[Scene-based reasoning records]
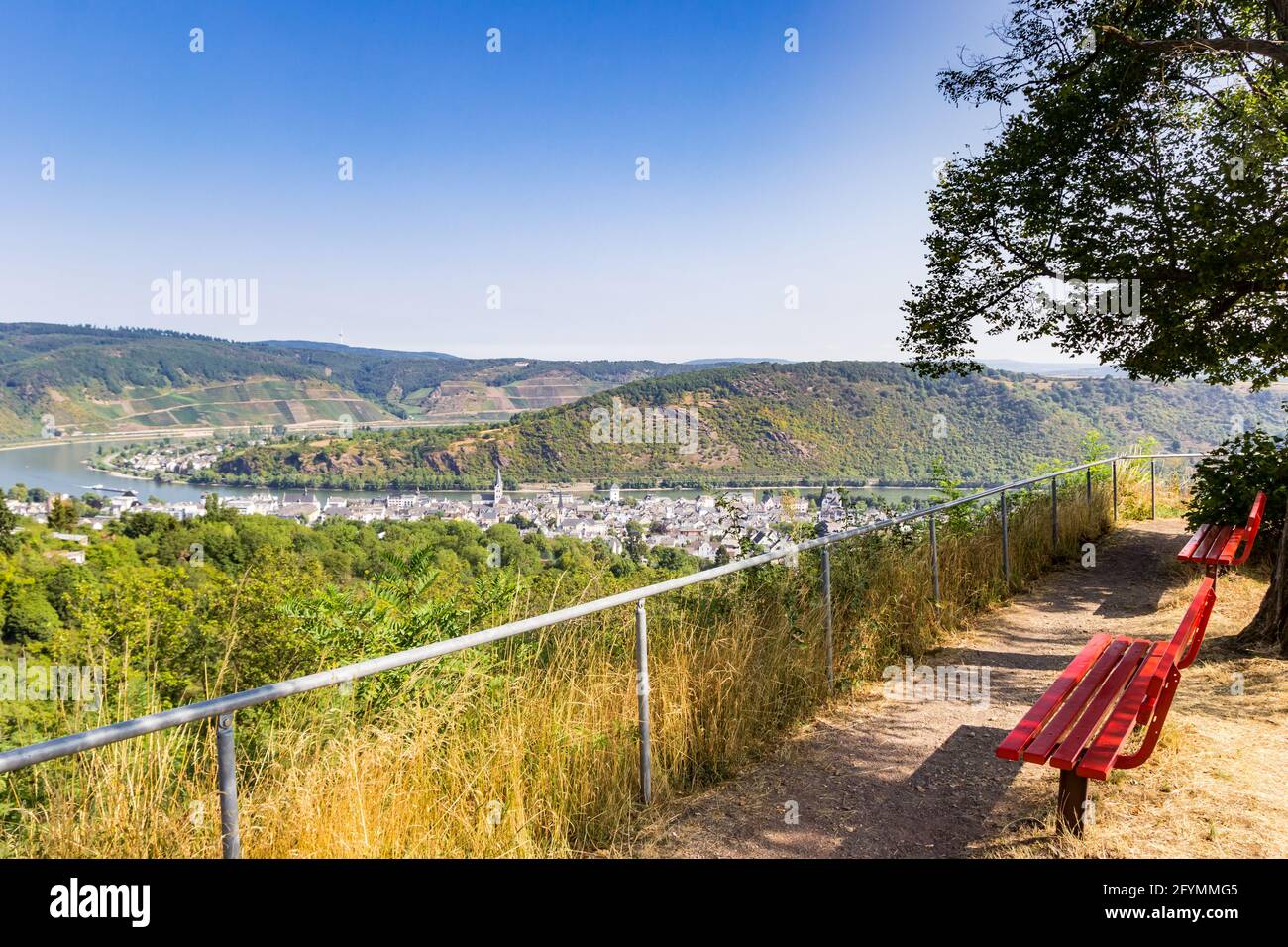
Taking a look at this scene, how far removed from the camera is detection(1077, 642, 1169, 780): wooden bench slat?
10.3ft

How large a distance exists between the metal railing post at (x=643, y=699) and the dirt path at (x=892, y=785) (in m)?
0.19

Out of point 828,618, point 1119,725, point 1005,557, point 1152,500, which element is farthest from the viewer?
point 1152,500

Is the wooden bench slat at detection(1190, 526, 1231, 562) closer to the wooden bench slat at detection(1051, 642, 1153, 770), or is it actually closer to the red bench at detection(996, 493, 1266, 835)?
the red bench at detection(996, 493, 1266, 835)

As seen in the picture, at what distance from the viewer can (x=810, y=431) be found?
4141cm

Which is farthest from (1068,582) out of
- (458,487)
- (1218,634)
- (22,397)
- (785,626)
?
(22,397)

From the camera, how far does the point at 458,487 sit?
5806 cm

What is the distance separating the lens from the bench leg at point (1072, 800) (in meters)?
3.41

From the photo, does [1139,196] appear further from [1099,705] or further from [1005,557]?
[1099,705]

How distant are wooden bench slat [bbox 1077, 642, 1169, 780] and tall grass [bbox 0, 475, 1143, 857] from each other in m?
1.93

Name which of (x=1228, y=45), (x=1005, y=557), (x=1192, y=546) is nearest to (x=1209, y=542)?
(x=1192, y=546)

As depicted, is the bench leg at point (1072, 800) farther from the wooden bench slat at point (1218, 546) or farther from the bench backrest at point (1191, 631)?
the wooden bench slat at point (1218, 546)

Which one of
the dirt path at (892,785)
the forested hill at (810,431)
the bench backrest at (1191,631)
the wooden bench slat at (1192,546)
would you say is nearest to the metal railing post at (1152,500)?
the forested hill at (810,431)

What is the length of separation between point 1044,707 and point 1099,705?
12.5 inches
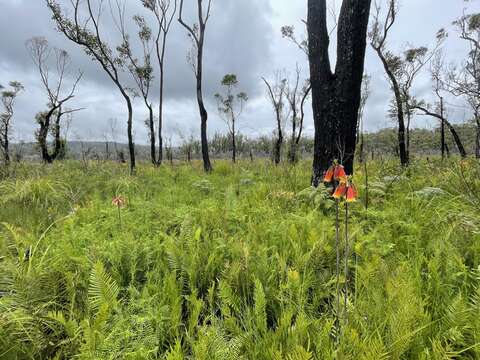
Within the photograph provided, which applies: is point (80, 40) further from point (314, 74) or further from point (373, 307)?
point (373, 307)

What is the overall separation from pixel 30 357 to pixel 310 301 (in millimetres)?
1520

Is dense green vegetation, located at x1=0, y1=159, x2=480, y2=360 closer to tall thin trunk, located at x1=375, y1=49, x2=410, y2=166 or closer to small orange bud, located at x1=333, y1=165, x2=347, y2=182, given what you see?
small orange bud, located at x1=333, y1=165, x2=347, y2=182

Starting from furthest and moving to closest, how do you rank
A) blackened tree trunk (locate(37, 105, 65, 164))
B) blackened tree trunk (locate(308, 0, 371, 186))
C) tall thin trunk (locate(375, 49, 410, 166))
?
blackened tree trunk (locate(37, 105, 65, 164)), tall thin trunk (locate(375, 49, 410, 166)), blackened tree trunk (locate(308, 0, 371, 186))

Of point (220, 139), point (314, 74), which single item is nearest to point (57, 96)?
point (314, 74)

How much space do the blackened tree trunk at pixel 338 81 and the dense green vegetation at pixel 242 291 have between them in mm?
1295

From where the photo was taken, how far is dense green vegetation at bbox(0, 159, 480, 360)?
111 centimetres

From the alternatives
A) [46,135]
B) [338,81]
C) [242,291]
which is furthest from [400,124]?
[46,135]

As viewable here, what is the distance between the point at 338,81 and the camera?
12.8 feet

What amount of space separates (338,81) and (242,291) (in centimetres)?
355

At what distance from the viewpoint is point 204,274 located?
5.98 feet

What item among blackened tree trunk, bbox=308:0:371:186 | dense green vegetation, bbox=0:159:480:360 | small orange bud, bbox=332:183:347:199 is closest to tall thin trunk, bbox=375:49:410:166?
blackened tree trunk, bbox=308:0:371:186

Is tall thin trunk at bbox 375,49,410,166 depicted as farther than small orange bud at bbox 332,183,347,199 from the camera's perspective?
Yes

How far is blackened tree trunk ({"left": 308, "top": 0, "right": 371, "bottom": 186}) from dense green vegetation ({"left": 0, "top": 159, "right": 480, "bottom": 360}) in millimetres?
1295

#### SET EXERCISE:
All of the lines above should be retyped precisely, apart from the pictures.

#### FULL ANSWER:
Taking a look at this scene, how far removed from the camera is detection(1077, 642, 1169, 780): wooden bench slat?
10.3ft

How large a distance exists between the metal railing post at (x=643, y=699) and the dirt path at (x=892, y=785) (in m)?
0.19

Out of point 828,618, point 1119,725, point 1005,557, point 1152,500, which element is farthest from the viewer?
point 1152,500

Is the wooden bench slat at detection(1190, 526, 1231, 562) closer to the wooden bench slat at detection(1051, 642, 1153, 770), or is it actually closer to the red bench at detection(996, 493, 1266, 835)?
the red bench at detection(996, 493, 1266, 835)

As seen in the picture, at what distance from the viewer can (x=810, y=431) be found?
4141cm

Which is farthest from (1068,582) out of
- (458,487)
- (1218,634)
- (22,397)
- (785,626)
?
(22,397)

From the camera, how far does the point at 458,487 sit?
5806 cm

What is the distance separating the lens from the bench leg at point (1072, 800) (in meters)?
3.41

From the photo, does [1139,196] appear further from [1099,705] or further from [1005,557]?
[1099,705]

How distant are wooden bench slat [bbox 1077, 642, 1169, 780] and tall grass [bbox 0, 475, 1143, 857] from each other in m?
1.93

Name which of (x=1228, y=45), (x=1005, y=557), (x=1192, y=546) is nearest to (x=1209, y=542)?
(x=1192, y=546)

As depicted, is the bench leg at point (1072, 800) farther from the wooden bench slat at point (1218, 546) or farther from the bench backrest at point (1191, 631)?
the wooden bench slat at point (1218, 546)

Which one of
the dirt path at (892,785)
the forested hill at (810,431)
the bench backrest at (1191,631)
the wooden bench slat at (1192,546)
would you say is nearest to the metal railing post at (1152,500)?
the forested hill at (810,431)

What is the length of separation between point 1044,707 and point 1099,705?
12.5 inches
Within the photograph provided, which applies: is point (80, 40) further from point (314, 74) or further from point (373, 307)?
point (373, 307)

What is the overall separation from pixel 30 357 to pixel 310 301 (in millimetres)?
1520

Is dense green vegetation, located at x1=0, y1=159, x2=480, y2=360 closer to tall thin trunk, located at x1=375, y1=49, x2=410, y2=166 or closer to small orange bud, located at x1=333, y1=165, x2=347, y2=182, given what you see?
small orange bud, located at x1=333, y1=165, x2=347, y2=182

Starting from furthest and moving to closest, how do you rank
A) blackened tree trunk (locate(37, 105, 65, 164))
B) blackened tree trunk (locate(308, 0, 371, 186))
C) tall thin trunk (locate(375, 49, 410, 166))
?
blackened tree trunk (locate(37, 105, 65, 164)), tall thin trunk (locate(375, 49, 410, 166)), blackened tree trunk (locate(308, 0, 371, 186))

Of point (220, 139), point (314, 74), which single item is nearest to point (57, 96)?
point (314, 74)

How much space do the blackened tree trunk at pixel 338 81 and the dense green vegetation at pixel 242 291 have between them in mm?
1295

From where the photo was taken, how far is dense green vegetation at bbox(0, 159, 480, 360)?
111 centimetres

From the alternatives
A) [46,135]
B) [338,81]
C) [242,291]
which is furthest from [400,124]?
[46,135]

As viewable here, what is the distance between the point at 338,81 and the camera?
12.8 feet

What amount of space separates (338,81) and (242,291) (in centimetres)?
355

At what distance from the viewpoint is point 204,274 located?
5.98 feet

What item among blackened tree trunk, bbox=308:0:371:186 | dense green vegetation, bbox=0:159:480:360 | small orange bud, bbox=332:183:347:199 is closest to tall thin trunk, bbox=375:49:410:166?
blackened tree trunk, bbox=308:0:371:186

Is tall thin trunk at bbox 375,49,410,166 depicted as farther than small orange bud at bbox 332,183,347,199 from the camera's perspective?
Yes

How far is blackened tree trunk ({"left": 308, "top": 0, "right": 371, "bottom": 186}) from dense green vegetation ({"left": 0, "top": 159, "right": 480, "bottom": 360}) in millimetres?
1295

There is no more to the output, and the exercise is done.